隣を見ると、母も身体をふるわせていて、今にも泣きだしそうでした。それがなぜなのか、私には分かりませんでした。今思い出してみても、その時の事はあまり思い出せません。ただ、元気になった父の姿だけが、はっきりと思い出せるのです。
その夜。
私は夢を見ました。
その夢はとても長くて、嬉しいような、悲しいような、苦しいような、恐ろしいような、そんな夢でした。でも、夢の内容は思い出せません。思い出そうとすると、色んな気持ちが湧きあがってきて、私の中からあふれだしてくるのです。あふれでた気持ちは、私をおおい尽くして、真っ暗な中に私を閉じ込めてしまうようでした。
次の日から、私は父に会うことはありませんでした。
母に会うこともありませんでした。
多くの人が、私の様子を代わる代わる見に来るようになりました。それがなぜだかは分かりませんでした。ですが、私はそのおかげで、家族に会うことができなくても、寂しくはなりませんでした。
もう、なにも寂しくはない。
なにも感じない。
いいえ。なにも感じないようになりたい。
このままずっと。
それから私は、深く、暗い、土の中で生きているような、不思議な感覚を持つようになりました。それは不快ではなく、まるで私の心に蓋をしてくれているような、優しい感覚でした。私は、それに心を委ねました。それが私を救ってくれていたからです。それ以外、私が私でいられる方法はないように思えました。
私はひとつの意思に心を預けました。
それが良いことか悪いことか、私は考えたくありませんでした。
「フィノア。良いのですか? あの占い師の言うことを鵜呑みにして」
メリーが不安そうにして私の顔をのぞきこみましたが、私は頭を横にふって、彼女の手を取りました。
「大丈夫よ。メリー。これが唯一の方法なの」
「でも、他にも方法があるはずです。みんなだって……」
「いいえ。メリー。これだけよ。父を救うには、これしかないわ」
私は確信を持ってうなずくと、メリーはしばらく考えていましたが、やがて彼女もうなずいてくれました。

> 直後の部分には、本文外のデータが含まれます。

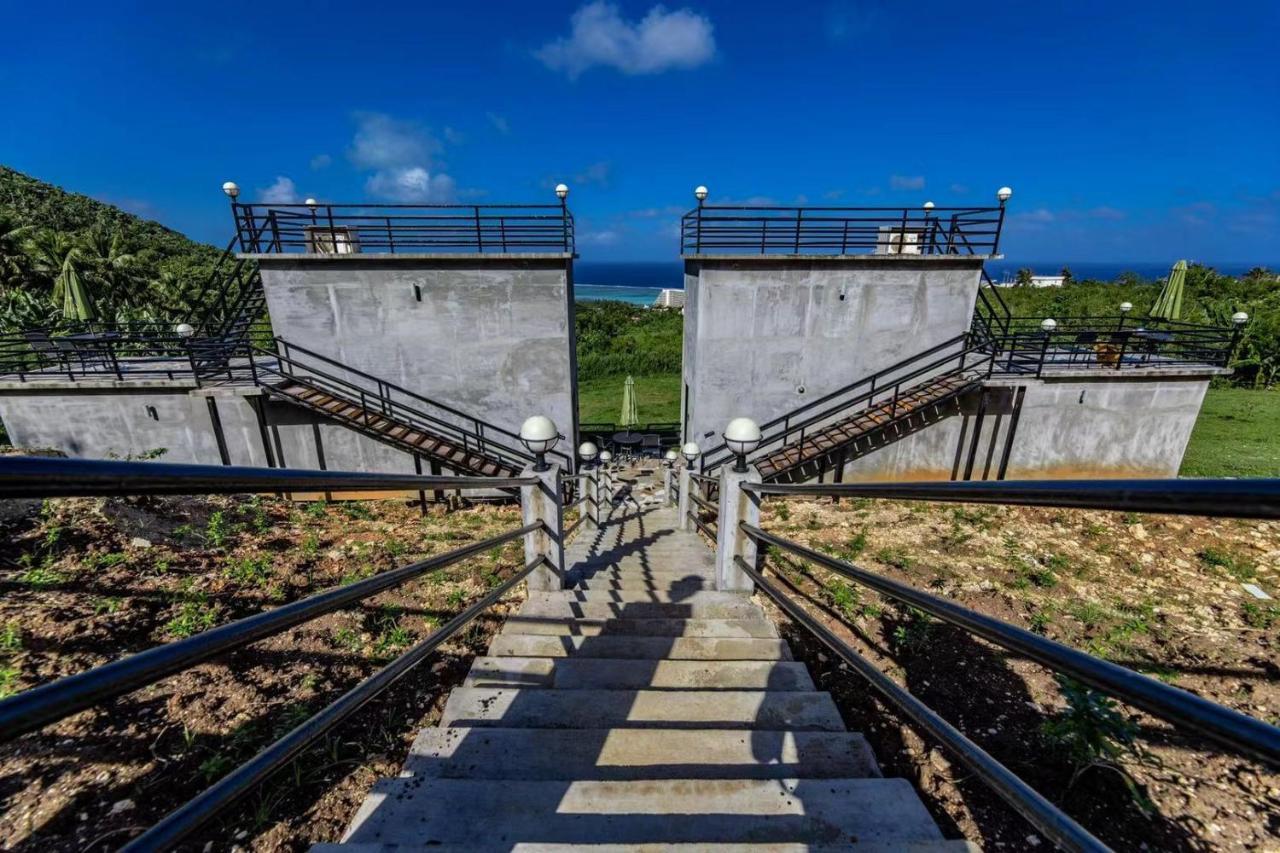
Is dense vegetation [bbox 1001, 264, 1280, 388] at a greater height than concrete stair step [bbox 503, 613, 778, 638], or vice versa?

木の蔓に手足と、頭を拘束されながら、フィノアの意識は徐々に遠のいていった。
これは報いだ。
父の謝罪と、母の涙の意味をしっかりと考えなかった私への報い。
城のみなと、友人の言葉を聞けなかった、報いなのだ。
部屋が崩れ落ちていく音がする。大きな木になったセウラザの枝が、部屋中に伸びていく音もする。